A net 23% of firms expect domestic trading will decline over the next three months compared with 10% in the previous poll and a net 40% of the 923 businesses surveyed last month said profits will fall, the most since December 1982.
A net 64% of companies (the same as in the previous survey) believe the NZ economy will deteriorate in the next six months.
A net 71% expect their costs will go up and a net 49% of companies surveyed said they are likely to raise prices in the next three months, compared to 45% in the March survey.
The Institute says that’s the highest since March 1987 and suggests annual inflation may exceed 4%.

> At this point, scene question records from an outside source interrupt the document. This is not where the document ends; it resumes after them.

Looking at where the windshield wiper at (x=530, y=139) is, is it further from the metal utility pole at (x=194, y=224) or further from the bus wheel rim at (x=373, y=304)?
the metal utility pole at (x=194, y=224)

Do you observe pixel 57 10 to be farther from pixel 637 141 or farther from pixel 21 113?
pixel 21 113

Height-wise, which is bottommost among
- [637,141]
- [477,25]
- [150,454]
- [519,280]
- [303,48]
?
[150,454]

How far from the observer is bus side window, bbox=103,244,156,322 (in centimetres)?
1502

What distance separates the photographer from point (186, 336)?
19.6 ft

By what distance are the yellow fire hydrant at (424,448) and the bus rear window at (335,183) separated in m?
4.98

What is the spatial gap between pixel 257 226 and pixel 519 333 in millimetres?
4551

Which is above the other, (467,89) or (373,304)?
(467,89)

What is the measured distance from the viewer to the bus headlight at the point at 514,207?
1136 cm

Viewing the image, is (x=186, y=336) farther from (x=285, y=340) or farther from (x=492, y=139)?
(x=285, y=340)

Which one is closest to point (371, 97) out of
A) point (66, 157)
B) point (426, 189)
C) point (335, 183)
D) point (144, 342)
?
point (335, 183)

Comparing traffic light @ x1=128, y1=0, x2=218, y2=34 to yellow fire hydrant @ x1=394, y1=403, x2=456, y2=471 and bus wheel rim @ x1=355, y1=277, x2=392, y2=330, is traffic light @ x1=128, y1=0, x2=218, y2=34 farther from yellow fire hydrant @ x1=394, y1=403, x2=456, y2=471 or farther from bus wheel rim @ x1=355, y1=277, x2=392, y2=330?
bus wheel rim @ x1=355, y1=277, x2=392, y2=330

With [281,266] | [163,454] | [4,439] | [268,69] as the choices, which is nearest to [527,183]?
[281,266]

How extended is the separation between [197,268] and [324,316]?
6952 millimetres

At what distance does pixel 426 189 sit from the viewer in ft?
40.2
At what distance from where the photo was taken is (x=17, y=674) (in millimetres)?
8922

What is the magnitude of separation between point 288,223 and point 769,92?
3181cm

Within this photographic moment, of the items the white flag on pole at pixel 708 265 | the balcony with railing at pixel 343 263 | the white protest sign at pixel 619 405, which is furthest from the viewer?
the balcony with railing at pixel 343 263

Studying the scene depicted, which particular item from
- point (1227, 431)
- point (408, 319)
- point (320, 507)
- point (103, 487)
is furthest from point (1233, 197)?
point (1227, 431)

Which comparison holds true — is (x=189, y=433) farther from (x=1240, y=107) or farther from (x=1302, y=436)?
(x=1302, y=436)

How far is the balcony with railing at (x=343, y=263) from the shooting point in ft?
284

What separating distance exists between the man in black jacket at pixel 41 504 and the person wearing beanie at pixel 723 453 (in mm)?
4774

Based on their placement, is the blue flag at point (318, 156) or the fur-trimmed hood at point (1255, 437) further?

This, plus other surveys, falling exports, house prices and retail sales, and the contraction in the first quarter, suggest that the NZ economy may have slumped into a recession in the June quarter, despite hopes by some forecasters of a small expansion.
The Institute said: "Excluding seasonal adjustment, the business confidence statistic has improved for manufacturers and builders but deteriorated slightly for merchants and service firms. The depreciation of the currency over the quarter is likely to have contributed significantly to the improvement in manufacturers’ confidence.
"The slowing domestic consumer demand as households have had to deal with increased fuel costs, higher interest rates on mortgages and higher food prices, while paying increased taxation due to fiscal drag, is likely to have been a significant factor in the declines in merchants and service firms’ confidence indicators."
The NZ Treasury department Monday cut its forecast for economic growth in the year to March 31, 2009, to about 1% from 1.5%. That would be slowest annual growth since 1998.
"The past month has seen the release of data that confirm a sharp slowing of growth in early 2008 and point to further weakness in the June 2008 quarter," the June report said.
"It is possible that the economy has experienced a technical recession (where real GDP declines for two consecutive quarters) in the first half of 2008."